任务要求
在下面这些行中，找出所有含有“above”这个词的行，并逐行列出。

所列条目
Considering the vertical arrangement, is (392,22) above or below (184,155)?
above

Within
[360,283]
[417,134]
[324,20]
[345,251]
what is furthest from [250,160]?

练习作答
Considering the vertical arrangement, is (392,22) above or below (184,155)?
above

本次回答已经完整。